Download the latest CUDA toolkit or not?

PixInsight Addicts 5 replies283 views
Jeffery Richards avatar

So just got an email from NVIDIA about the release of a new CUDA toolkit. So what is the right answer…download and install or not? Would this enhance our RCAstro goodies or hinder them? I do have a new 50 series GPU and the toolkit mentions enhancements for the Blackwell cards but I don't know exactly how that impacts Russell's tensorflow custom package.

andrea tasselli avatar
Can't say for sure but if ain't broke don't fix it.
Robert Žibreg avatar
andrea tasselli:
Can't say for sure but if ain't broke don't fix it.

This.
Jeffery Richards avatar

Yeah, I’ll wait for guidance from Russell. 😁

Read noise Astrophotography avatar

Jeffery Richards · Aug 7, 2025, 04:30 PM

So just got an email from NVIDIA about the release of a new CUDA toolkit. So what is the right answer…download and install or not? Would this enhance our RCAstro goodies or hinder them? I do have a new 50 series GPU and the toolkit mentions enhancements for the Blackwell cards but I don't know exactly how that impacts Russell's tensorflow custom package.

It will not work because RC astro tools need CUDA 11.8 and the update is probably 12.x

If you try it you will give yourself headaches trying to fix it again.

Definitely don’t do it


If you do do it you will need to replace a load of files in the Pix bin folder and then you will need to wrap pix in something like this

@echo off

setlocal

set "PI_BIN=C:\Program Files\PixInsight\bin"

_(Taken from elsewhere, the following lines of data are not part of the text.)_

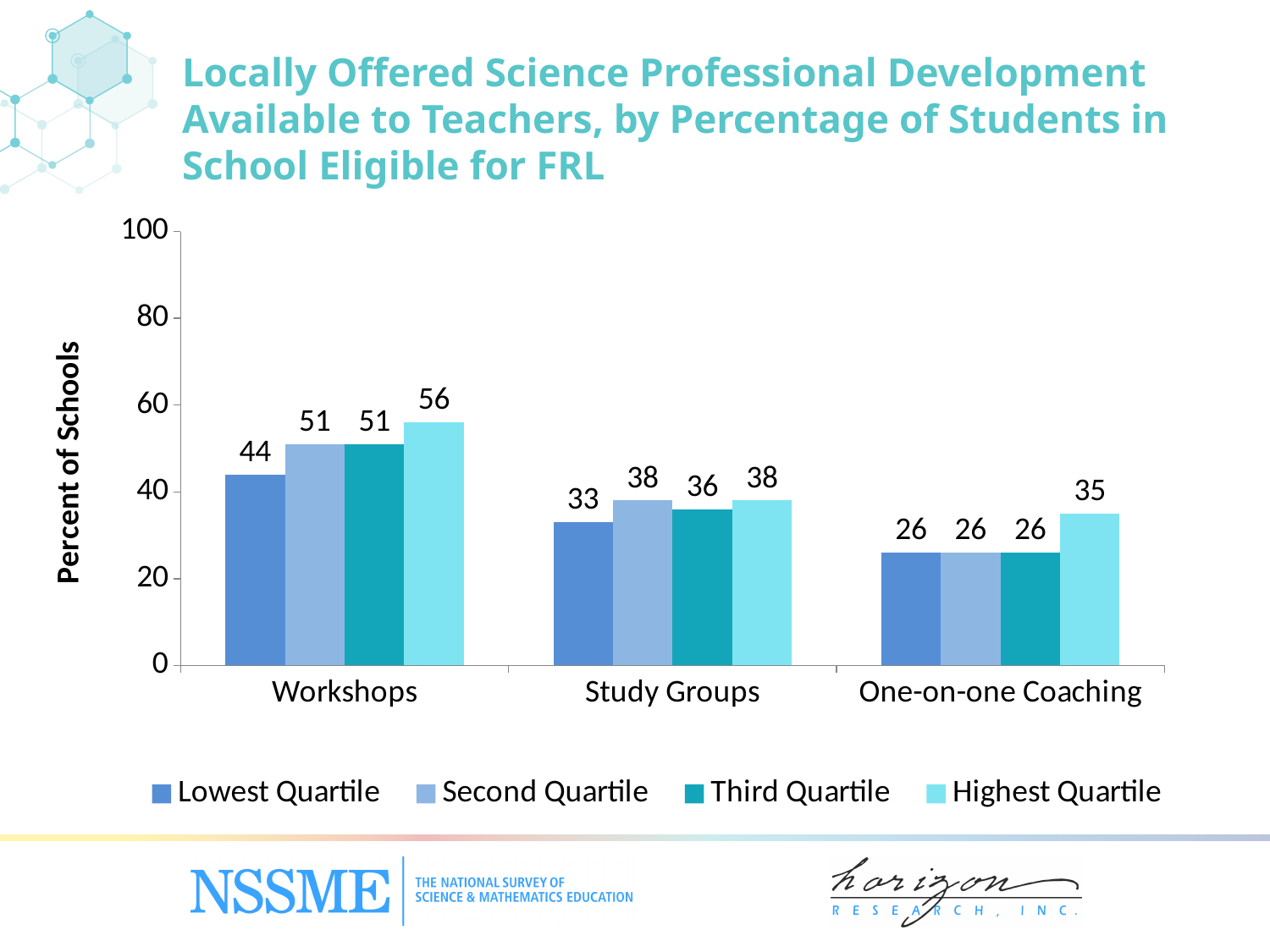
Which category has the lowest value for the Highest Quartile series? One-on-one Coaching What is the label of the y axis? Percent of Schools What is the value for the Highest Quartile for One-on-one Coaching? 35 What is the value for the Highest Quartile for Workshops? 56 Which is larger for Study Groups: the Second Quartile value or the Third Quartile value? Second Quartile What is the value for the Lowest Quartile for Study Groups? 33 How many series does the legend list? 4 What is the difference between the Highest Quartile and Third Quartile values for One-on-one Coaching? 9 What kind of chart is shown on the slide? Bar chart How many categories are shown on the x axis? 3 Which category has the highest value for the Lowest Quartile series? Workshops What is the difference between the Highest Quartile and Lowest Quartile values for Workshops? 12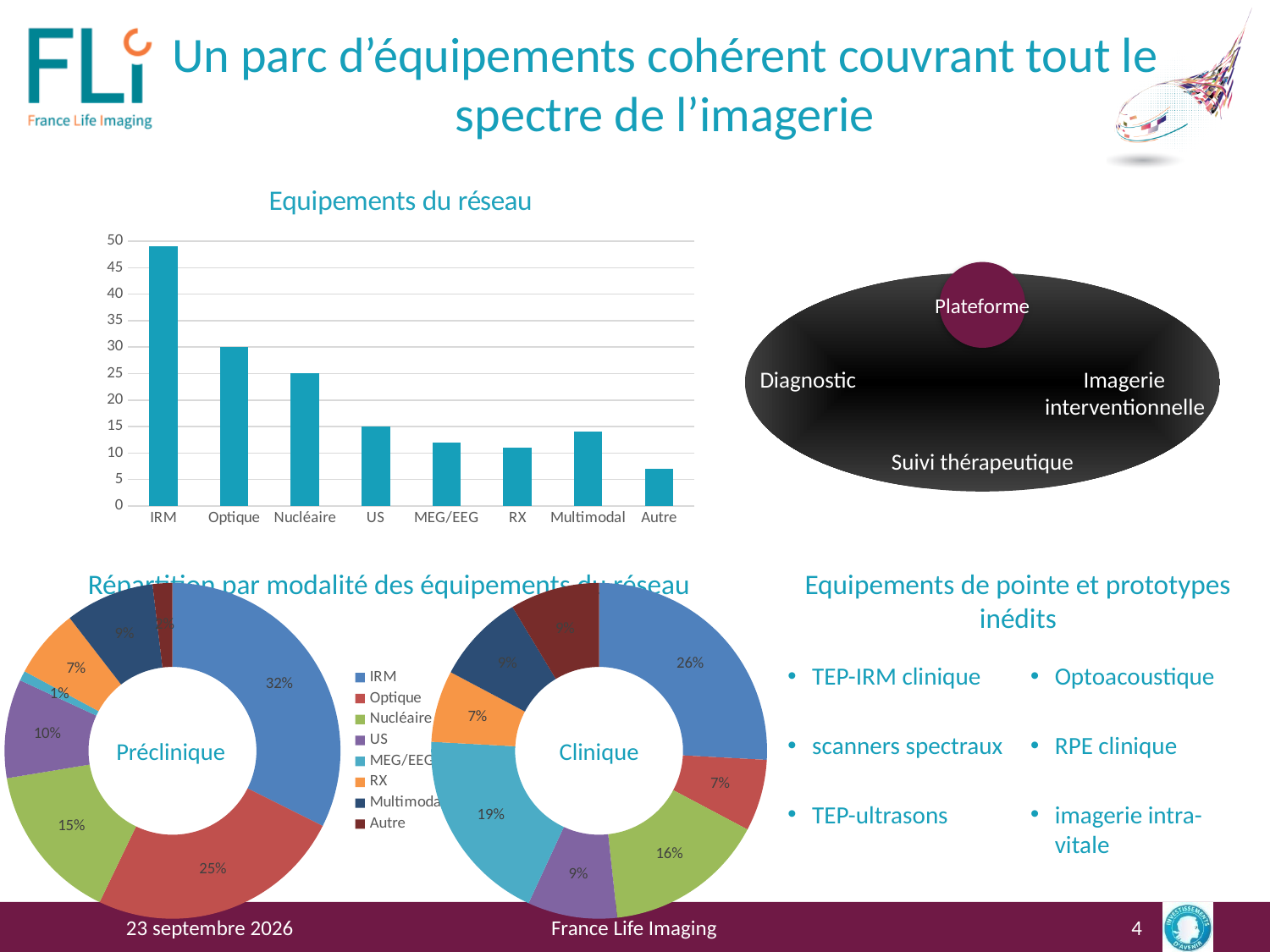
In the 'Clinique' pie chart, what share does MEG/EEG have? 19% In the 'Equipements du réseau' chart, which category has the highest value? IRM In the 'Equipements du réseau' chart, which is larger, Optique or Nucléaire? Optique How many entries does the legend of the 'Répartition par modalité des équipements du réseau' pie charts list? 8 In the 'Equipements du réseau' chart, which category has the lowest value? Autre In the 'Equipements du réseau' chart, what is the value for Optique? 30 In the 'Equipements du réseau' chart, is the value for IRM greater or less than 45? greater What kind of chart is the 'Equipements du réseau' chart? bar chart In the 'Préclinique' pie chart, what share does IRM have? 32% In the 'Equipements du réseau' chart, is the value for Autre greater or less than 10? less How many categories are shown in the 'Equipements du réseau' bar chart? 8 In the 'Clinique' pie chart, which modality has the largest share? IRM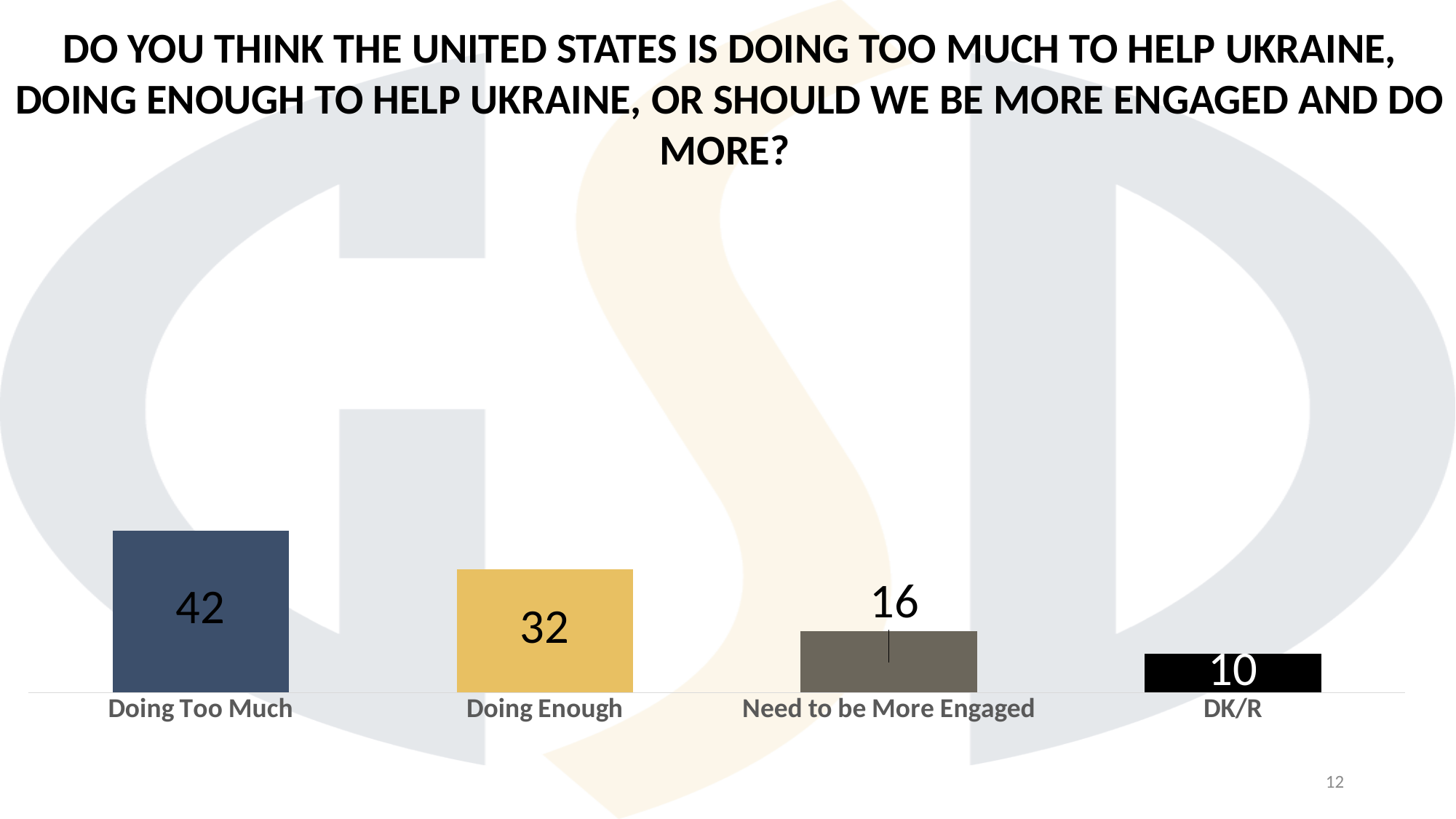
What is the difference between the values for Doing Too Much and Doing Enough? 10 Which category has the highest value? Doing Too Much Do the values rise or fall from left to right across the categories? Fall What is the value for DK/R? 10 What is the value for Need to be More Engaged? 16 What is the value for Doing Too Much? 42 How many categories are shown in the chart? 4 Which category has the lowest value? DK/R What is the difference between the values for Need to be More Engaged and DK/R? 6 What is the value for Doing Enough? 32 Which is larger, the value for Doing Enough or the value for Need to be More Engaged? Doing Enough What kind of chart is shown on the slide? Bar chart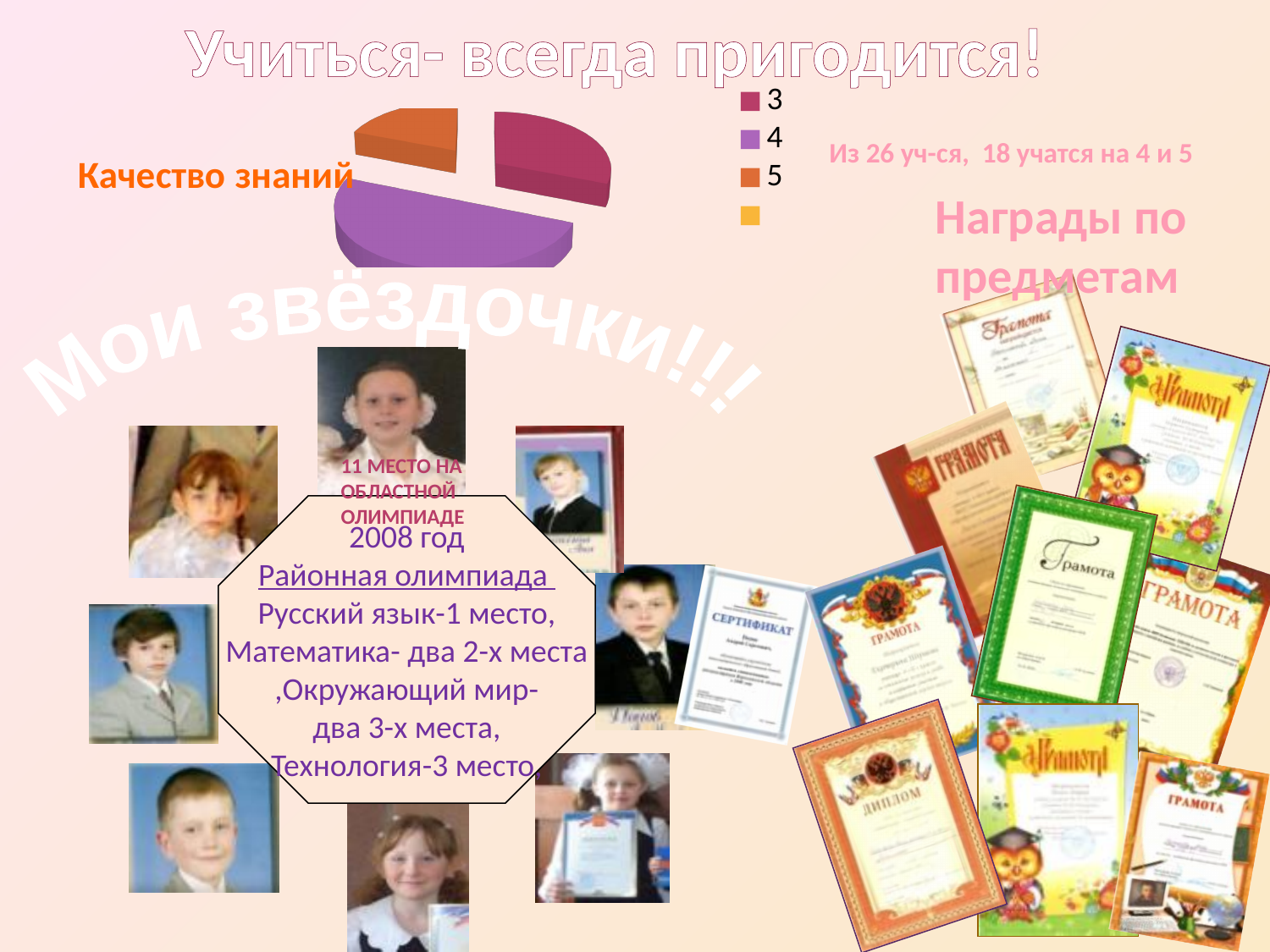
How many slices are visible in the "Качество знаний" pie chart? 3 Which category has the largest slice in the "Качество знаний" pie chart? 4 What labelled categories does the legend of the "Качество знаний" pie chart list? 3, 4, 5 In the "Качество знаний" pie chart, which slice is larger, the one for 4 or the one for 3? 4 In the "Качество знаний" pie chart, which slice is larger, the one for 4 or the one for 5? 4 What colour is the slice for category 4 in the "Качество знаний" pie chart? purple What kind of chart is shown under the heading "Качество знаний"? pie chart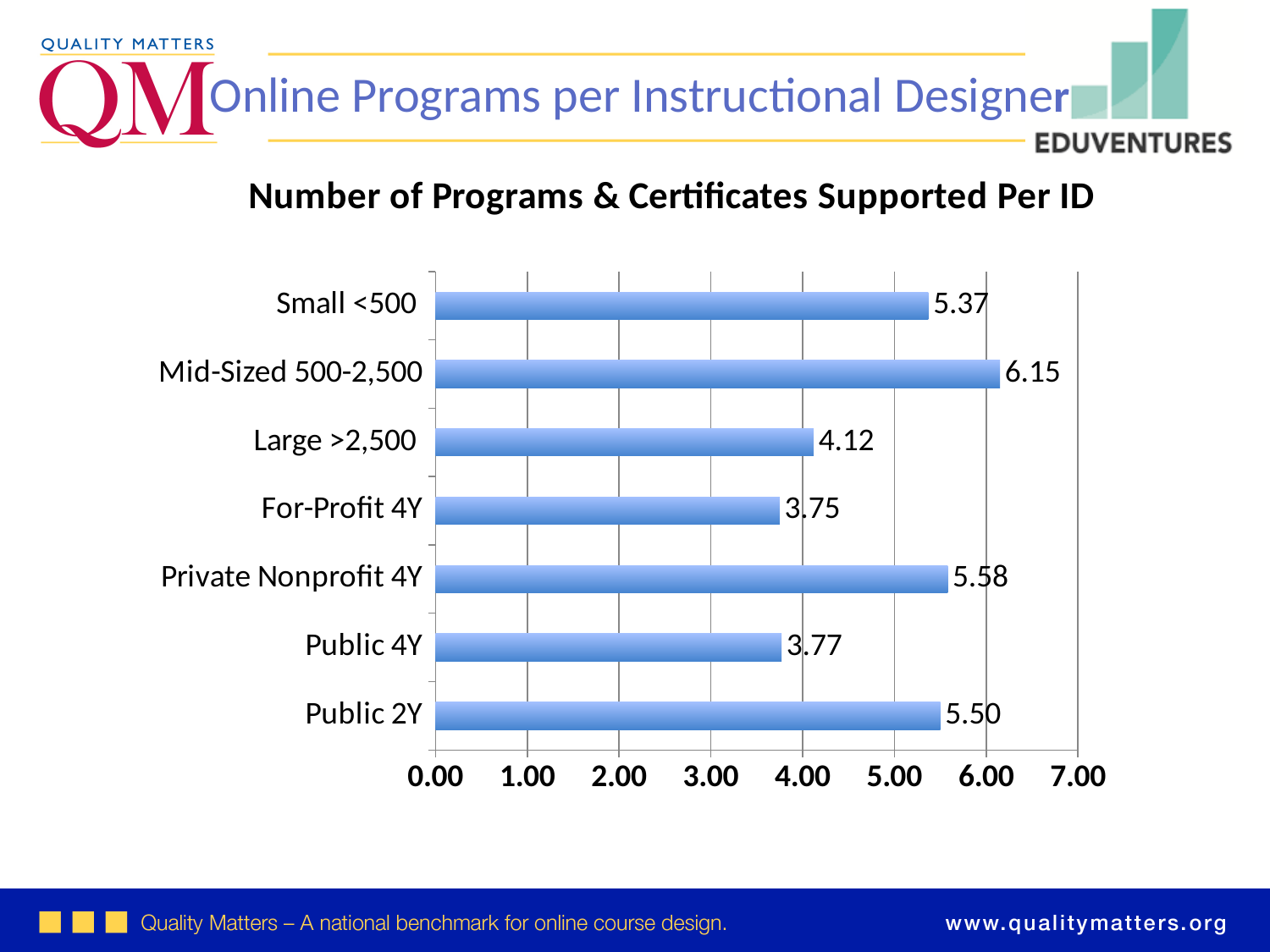
What is the title of the chart? Number of Programs & Certificates Supported Per ID Is the value for Public 4Y greater or less than 4.00? less How many categories are shown in the chart? 7 What is the number of programs & certificates supported per ID for Public 2Y? 5.50 What is the difference between the values for Mid-Sized 500-2,500 and Large >2,500? 2.03 Which category has the highest number of programs & certificates supported per ID? Mid-Sized 500-2,500 What kind of chart is shown on the slide? Bar chart Which category has the lowest number of programs & certificates supported per ID? For-Profit 4Y What is the difference between the values for Private Nonprofit 4Y and Public 4Y? 1.81 What is the value for For-Profit 4Y? 3.75 Which is larger, the value for Small <500 or the value for Large >2,500? Small <500 What is the value for Mid-Sized 500-2,500? 6.15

set "CUDA11_BIN=%ProgramFiles%\NVIDIA GPU Computing Toolkit\CUDA\v11.8\bin"

rem Prefer PI’s local DLLs first

set "PATH=%PI_BIN%;%PATH%"

rem Nuke CUDA 12.* from PATH for this process

for %%V in (0 1 2 3 4 5 6 7 8 9) do (

set "PATH=%PATH:%ProgramFiles%\NVIDIA GPU Computing Toolkit\CUDA\v12.%%V\bin;=%"

for %%M in (0 1 2 3 4 5 6 7 8 9) do (

set "PATH=%PATH:%ProgramFiles%\NVIDIA GPU Computing Toolkit\CUDA\v12.%%V%%M\bin;=%"

)

)

rem Add CUDA 11.8 bin after PI (fallback for any dll not in PI\bin)

if exist "%CUDA11_BIN%\cudart64_110.dll" set "PATH=%PI_BIN%;%CUDA11_BIN%;%PATH%"

rem TensorFlow logging + behaviour

set "TF_CPP_MIN_LOG_LEVEL=0"

set "TF_FORCE_GPU_ALLOW_GROWTH=TRUE"

set "CUDA_VISIBLE_DEVICES=0"

set "TF_LOG_DEVICE_PLACEMENT=1"

cd /d "%PI_BIN%"

start "" "%PI_BIN%\PixInsight.exe"

endlocal

Peter avatar

Hi Jeffrey.

I’ve just upgraded my system with a RTX 5070 from a GTX 1080.

I used the following after reinstalling Visual Studio 2022.

cuda_11.8_522.06-Windows

cudnn_9.10.2_windows

Everything worked fine and I would say around 20% faster as I’ve got an extra 4Gb memory on card and more modern architecture.